I have a text file of several thousand URLs that I need to truncate or trim with regex. I am using BBEdit as a text editor as it has a great regex find/replace function.
This is an example of one of the URLs:
https://blogger.googleusercontent.com/img/b/R29vZ2xl/AVvXsEhUk2LfEXvKMZ48tpWUR607L5y_TRn-lXyajH_tJBOeWPqNFmfU1UV7pKginB78MHnuGS-luzq-RCIj1Z6rJ2y8VE3P93gIGeN_ZMjFii1Vnb2wZMnbyLTH241UTuu8kcvMZHFii1Vnb2wZMnbyLTH241gaZGDlgWTfx4EVdAlNFncc2XZJNz0fE0-JK1iDP7WgLEJWNg/w640-h196/Oscar.png
I need to truncate/trim the longest subdirectory path, i.e., which is this:
/AVvXsEhUk2LfEXvKMZ48tpWUR607L5y_TRn-lXyajH_tJBOeWPqNFmfU1UV7pKginB78MHnuGS-luzq-RCIj1Z6rJ2y8VE3P93gIGeN_ZMjFii1Vnb2wZMnbyLTH241UTuu8kcvMZHFii1Vnb2wZMnbyLTH241gaZGDlgWTfx4EVdAlNFncc2XZJNz0fE0-JK1iDP7WgLEJWNg/
What I need to do is truncate or trim that one subdirectory path to the leading /AVvXsE
and include the next 20 characters to the right.

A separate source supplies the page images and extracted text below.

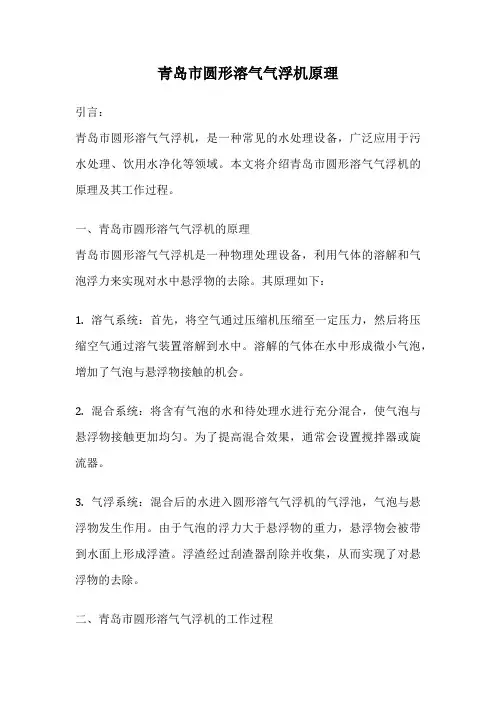 青岛市圆形溶气气浮机原理

引言：

青岛市圆形溶气气浮机，是一种常见的水处理设备，广泛应用于污水处理、饮用水净化等领域。本文将介绍青岛市圆形溶气气浮机的原理及其工作过程。

一、青岛市圆形溶气气浮机的原理

青岛市圆形溶气气浮机是一种物理处理设备，利用气体的溶解和气泡浮力来实现对水中悬浮物的去除。其原理如下：

1. 溶气系统：首先，将空气通过压缩机压缩至一定压力，然后将压缩空气通过溶气装置溶解到水中。溶解的气体在水中形成微小气泡，增加了气泡与悬浮物接触的机会。

2. 混合系统：将含有气泡的水和待处理水进行充分混合，使气泡与悬浮物接触更加均匀。为了提高混合效果，通常会设置搅拌器或旋流器。

3. 气浮系统：混合后的水进入圆形溶气气浮机的气浮池，气泡与悬浮物发生作用。由于气泡的浮力大于悬浮物的重力，悬浮物会被带到水面上形成浮渣。浮渣经过刮渣器刮除并收集，从而实现了对悬浮物的去除。

二、青岛市圆形溶气气浮机的工作过程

i.e., this is what I need as a result:
/AVvXsEhUk2LfEXvKMZ48tpWUR6/
so the resulting full URL path is this:
https://blogger.googleusercontent.com/img/b/R29vZ2xl/AVvXsEhUk2LfEXvKMZ48tpWUR6/w640-h196/Oscar.png
The first six characters of the URL /AVvXsE
are the same in all the URLs I need to truncate/trim. I need the next 20 characters to the right of the /AVvXsE
to create unique paths because I can see that other subdirectories for the image files, i.e. w640-h196
, are used for many other images.
How can I do this with Regex? Or is Regex not the best way to do this? What about sed?
Regex Fiddle: https://regex101.com/r/W2t82Z/1